Chapitre 3

Patricia était occupée à rentrer les données de son dernier comptage d'enfants de salariés en vue de l'élaboration de l'arbre de Noël de la compagnie quand on frappa à la porte du bureau.

- Entrez ! dit Martine.

Un bel homme d'une trentaine d'années apparut alors dans l'encadrement de la porte. Vêtu d'un costume anthracite griffé (par son chat Pupuce, pas par Armani, on n'a pas de budget ) qui mettait particulièrement sa silhouette élancée et musclée en valeur, il adressa aux trois femmes un splendide sourire, faisant alors délicieusement froncer les coins de ses yeux rieurs et verts avec comme des petites paillettes noisette dedans.

Il était remarquablement beau, ses cheveux châtains chatoyaient sous les rayons du soleil qui perçaient derrière le store. Son visage parfaitement dessiné exprimait à la fois force et fondant et humanité (Barbara Cartland powaaa !).

- Bonjour mesdames, je suis Kévin Eacall votre nouveau chef de service responsable des bureaux du côté droit du couloir du 3e étage.

Et il s'avança vers chacune afin de leur serrer la main ce qui leur permit de s'apercevoir que le côté fesse pile était tout aussi magnifique.

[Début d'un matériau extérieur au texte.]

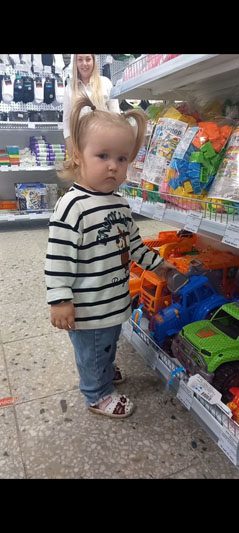 Новый магазин "Почтовик" открылся в Костюковичах Новый магазин "Почтовик" открылся в Костюковичах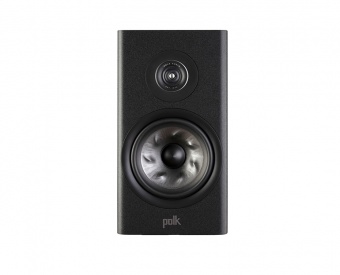 Polk Audio  Reserve R200 (black)
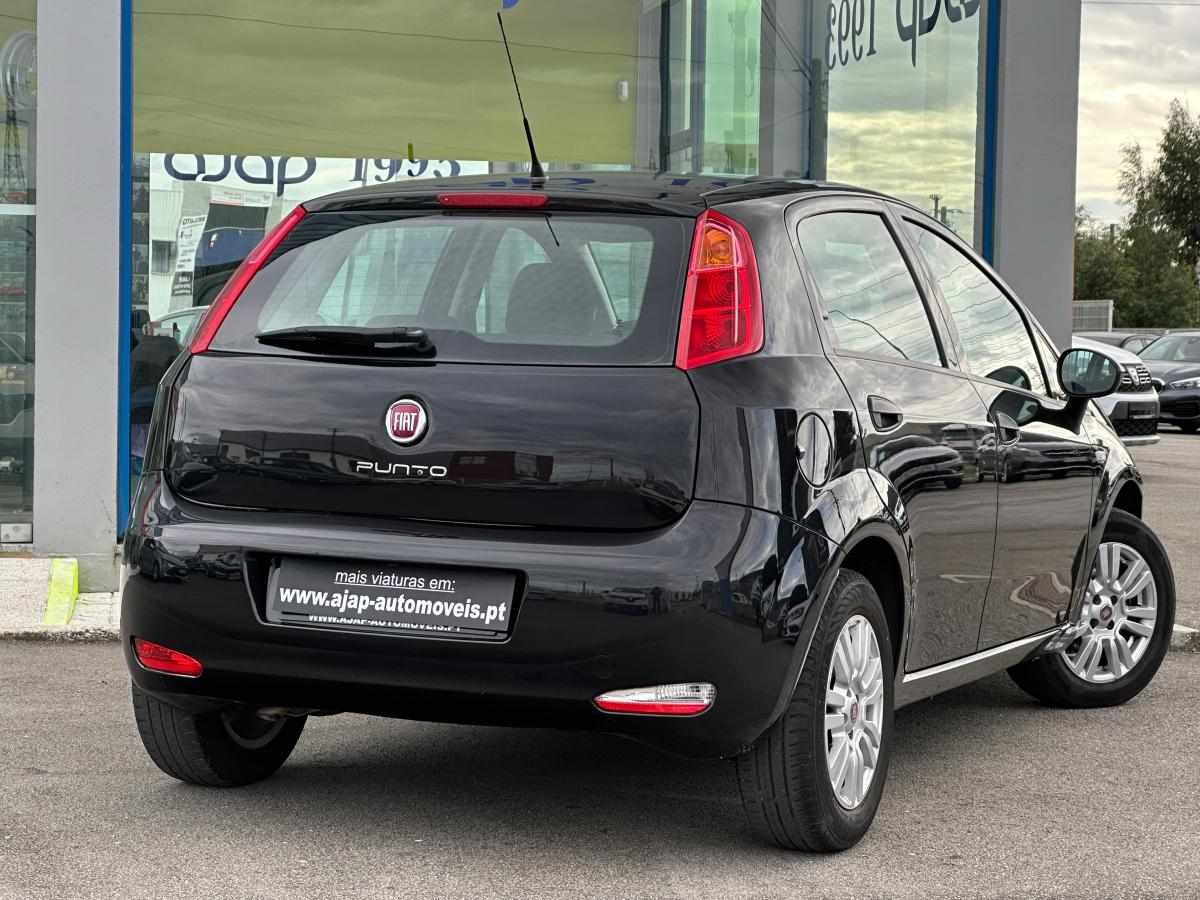 fiat-punto-2017-gasolina-1242cc
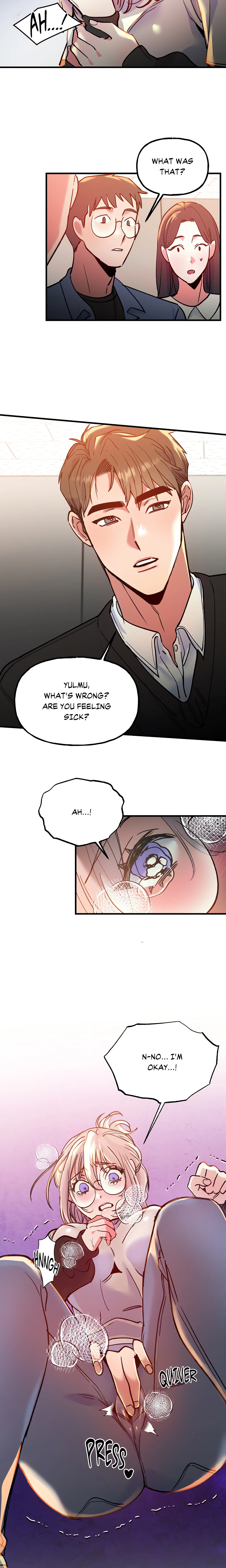 Chapter 20, page 2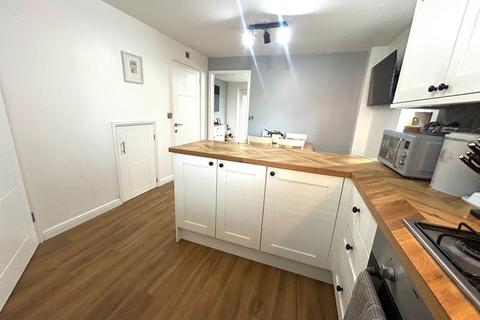 undefined, Oakdale Drive, South Elmsall, Pontefract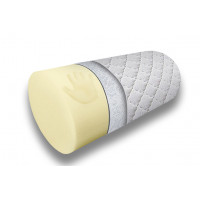 Подушка Noble Roll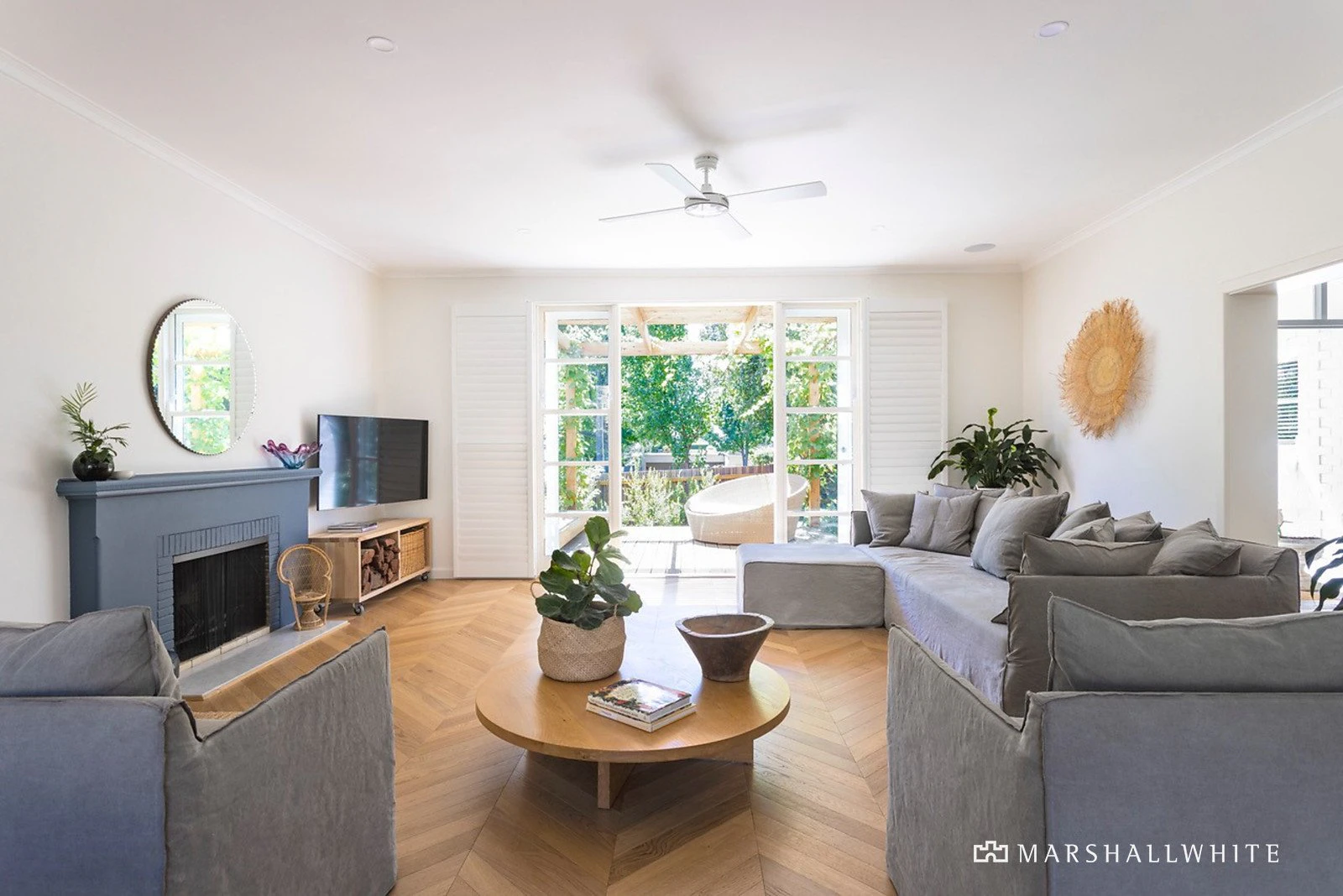 4 Leicester Square, Toorak, VIC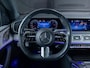 Mercedes-Benz GLE 350 de 4MATIC AMG Line Premium Panorama dak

- Enchantée M. Eacall s'exclamèrent Martine et Anne-Marie en se trémoussant et gloussant sur leur chaise comme deux grosses poules qui viendraient de trouver une petite cuillère.

- Enchantée, ajouta Patricia de sa voix morne et plate.

- Mademoiselle Mulloche je présume ? s'enquit Kévin.

- Ou..oui, c'est moi, bredouilla-t-elle étonnée.

- Pourriez-vous me suivre dans mon bureau je vous prie, j'aimerai avoir un entretien avec vous.

- Bien sur… Euh… maintenant ?

- Oui, maintenant.

Patricia se leva et suivit Kévin. Anne-Marie et Martine restèrent quelques secondes muettes de surprise puis commencèrent à échafauder différentes explications à cette étrange convocation.

- Elle va se faire virer ! dit Martine, elle a du faire une grosse bourde, godiche comme elle est ça serait pas étonnant, la direction s'en est rendue compte et ils ont chargé le nouveau de la mauvaise nouvelle.

- Ou alors c'est juste pour un blâme… Tu te souviens il y a deux mois, elle devait compter la réserve de trombones, et comme elle n'avait pas vu qu'il y avait une boîte qui avait glissé derrière l'étagère, son chiffrage était faux, et elle avait du tout recommencer, ce qui a duré 3 jours de plus que nécessaire. C'est le genre de faute professionnelle qui mérite un blâme mais pas un licenciement, répliqua Anne-Marie.

- Hum… moui… mais tu conviendras que Patricia n'est quand même pas la collègue idéale ! Certes elle ne dit jamais un mot plus haut que l'autre, elle ne critique rien ni personne, mais justement… c'est louche ça ! Normalement, tu as forcement un avis sur les gens… ben elle, nan, rien… tu parles d'une faux Q ! Ahhh et puis avec son regard bovin sous son affreuse frange, ce qu'elle m'agace ! J'ai toujours envie de la secouer pour voir si parfois elle se départit de ce calme absolu.

- Hihihi, ricana Anne-Marie, tu y vas un peu fort ! Mais c'est vrai qu'on se demande toujours ce qu'elle pense. Elle est tellement neutre que ça ne paraît presque pas humain…

Et elles continuèrent encore jusqu'à la pause déjeuner à débiner consciencieusement Patricia et à imaginer le pire pour elle et sa carrière au sein de la Jak Cie.